Las barandas del liceo italiano
Una vez
instalados en el colegio italiano que sería nuestro hogar por tres meses, me
dispuse a dar una vuelta por Roma y buscar los lugares más importantes para
luego recorrerlos con mi curso. Fui a la sala de profesores a buscar un mapa de
la ciudad, caminé por los pasillos del viejo colegio, presté especial atención
a las barandas de madera de los pisos superiores (no sé por qué lo hice) y, al
volver a la sala, encontré a un alumno a microsegundos de encender una bomba de
humo.
–¡Santander! –dije. –¡Suelta eso y
vamos a inspectoría!
–¿También tenés un pibe problema?
–dijo una voz en el pasillo. Era el profesor de la sala del lado, otro curso de
intercambio. Tenía uno de sus alumnos agarrado de una oreja. –Seguíme que sho
sé dónde los van a corregir.
–Santander, vamos. Recién llegado a
Italia y ya te estás portando mal. Veremos cómo te va con el inspector de acá
–le dije a mi alumno.
Caminamos
los cuatro por el pasillo del segundo piso del colegio y, nuevamente, le presté
mucha atención a las barandas de madera. Se notaban que eran muy antiguas, y
habían sido pintadas de un color café oscuro.
–¿Estás seguro que la oficina del
inspector está por acá? –le pregunté al otro profesor.
–See. Por culpa de estos demonios
sha he venido seis veces. Siete ahora con este Gálvez ¡Y apenas shegamos hace
tres días! ¿Lo podés creer?
–Venimos a romper marcas entonces.
Yo acabo de llegar y ya tengo que presentarle este angelito al inspector. Y es
más, te puedo asegurar que en estos momentos hay otros cuantos organizando
algún destrozo.
–Ah bueeeno. Sha era hora de tener alguien que me
entendieeeera. Alfredo Marini, profesor de Biología de Buenos Aires –me dijo
extendiéndome la mano derecha.
–Julián Robles, profesor de Música
de Santiago. Mucho gusto.
–¡Música! ¿Te especializás en algún
instrumento?
–Toco de todo. Pero si de gusto se
trata, me fascina el bajo. Y además canto.
–Mirá que bueno, che. Platicando
con un profe mexicano, me dijo que los instrumentos de la sala de música están
disponibles. Él toca la guitarra y sho la batería. Podríamos ir un día libre y
ver que sale. ¿Vale?
–Ya poh, me parece excelente.
Después nos ponemos de acuerdo.
Seguimos
caminando por los pasillos del viejo colegio italiano hasta que llegamos a una
oficina con puerta de vidrio. En el vidrio debió haber tenido escrito en
italiano, pero no se veía por la hoja de papel con la palabra “inspectoría”
impresa en letras negras que habían pegado encima. Marini dio tres golpes a la
puerta. Yo me giré para ver el patio y tener una imagen general del colegio,
pero me quedé mirando una vez más las barandas. Esas barandas de madera tallada
que parecían patas de mesa antigua, pintadas de color café oscuro. ¡Pero claro!

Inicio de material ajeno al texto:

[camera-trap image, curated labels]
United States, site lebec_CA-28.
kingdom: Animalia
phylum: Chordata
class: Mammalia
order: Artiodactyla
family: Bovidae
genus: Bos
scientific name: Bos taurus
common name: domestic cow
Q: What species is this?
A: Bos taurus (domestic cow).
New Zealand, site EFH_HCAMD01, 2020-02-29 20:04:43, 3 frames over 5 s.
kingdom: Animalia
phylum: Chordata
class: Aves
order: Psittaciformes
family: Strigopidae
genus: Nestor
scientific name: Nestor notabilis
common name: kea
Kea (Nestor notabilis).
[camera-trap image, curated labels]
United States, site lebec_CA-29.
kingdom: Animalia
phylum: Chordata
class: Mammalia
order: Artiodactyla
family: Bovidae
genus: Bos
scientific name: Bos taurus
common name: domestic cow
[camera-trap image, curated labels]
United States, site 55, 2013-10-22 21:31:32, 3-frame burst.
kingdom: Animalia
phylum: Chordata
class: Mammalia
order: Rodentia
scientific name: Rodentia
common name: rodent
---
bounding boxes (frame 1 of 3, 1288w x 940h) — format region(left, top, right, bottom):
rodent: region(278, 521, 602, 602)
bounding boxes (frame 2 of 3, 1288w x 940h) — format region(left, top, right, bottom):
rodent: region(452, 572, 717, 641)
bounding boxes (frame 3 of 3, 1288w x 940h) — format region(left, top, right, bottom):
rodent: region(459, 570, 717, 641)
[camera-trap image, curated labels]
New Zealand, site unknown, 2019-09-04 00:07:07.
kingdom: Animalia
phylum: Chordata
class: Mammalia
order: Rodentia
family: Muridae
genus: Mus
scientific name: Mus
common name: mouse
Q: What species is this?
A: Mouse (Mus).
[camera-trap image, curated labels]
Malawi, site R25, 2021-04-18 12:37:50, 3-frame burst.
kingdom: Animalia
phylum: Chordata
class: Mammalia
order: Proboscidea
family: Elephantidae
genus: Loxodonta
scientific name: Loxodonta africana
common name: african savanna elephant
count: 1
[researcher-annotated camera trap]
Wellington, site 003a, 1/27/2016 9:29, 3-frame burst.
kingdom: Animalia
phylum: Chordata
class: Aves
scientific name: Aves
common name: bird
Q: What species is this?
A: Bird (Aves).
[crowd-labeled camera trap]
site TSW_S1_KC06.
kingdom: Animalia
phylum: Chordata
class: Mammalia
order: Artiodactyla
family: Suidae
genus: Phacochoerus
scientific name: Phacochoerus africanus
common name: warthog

¡Se parecían tanto a las barandas del liceo de Concepción en donde yo había
estudiado cuando era adolescente!
–¡Marini! Otra vez por acá. ¿Qué
hiciste ahora? –dijo con voz gruesa el inspector, un tipo alto, gordo, pelo canoso
y un ojo de vidrio.
–Lo pillé rayando las sillas con
éste plumón. –dijo el profesor Gálvez, de biología, dándole el plumón en la
mano al inspector.
–Marini, Marini. ¿Qué vamos a hacer
contigo? No sé cómo funcionan las cosas en Argentina, pero acá en Chile no es
normal que hagas tantas maldades juntas –dijo el inspector.
–Ah, y de pasadita me encontré al
profesor nuevo de Música, el señor Santander, quien también le trae un angelito
de su curso –dijo el profesor Gálvez.
–Santander, buenas tardes. Soy Enrique
Lobos, el inspector general. ¿A quién me trae?
–Buenas tardes. Le traigo a Julián
Robles del tercero “C”. Un muchacho con mucha imaginación, pero lamentablemente
ocupa esa creatividad en hacer bombas de humo con pelotas de ping pong y papel
metálico.
En
ese momento, el profesor Gálvez, el profesor Robles, el inspector Lobos y el
alumno argentino Marini del tercero “B” me quedaron mirando, ahí, junto a la
puerta de inspectoría y las barandas de madera del Liceo Italiano de Rancagua.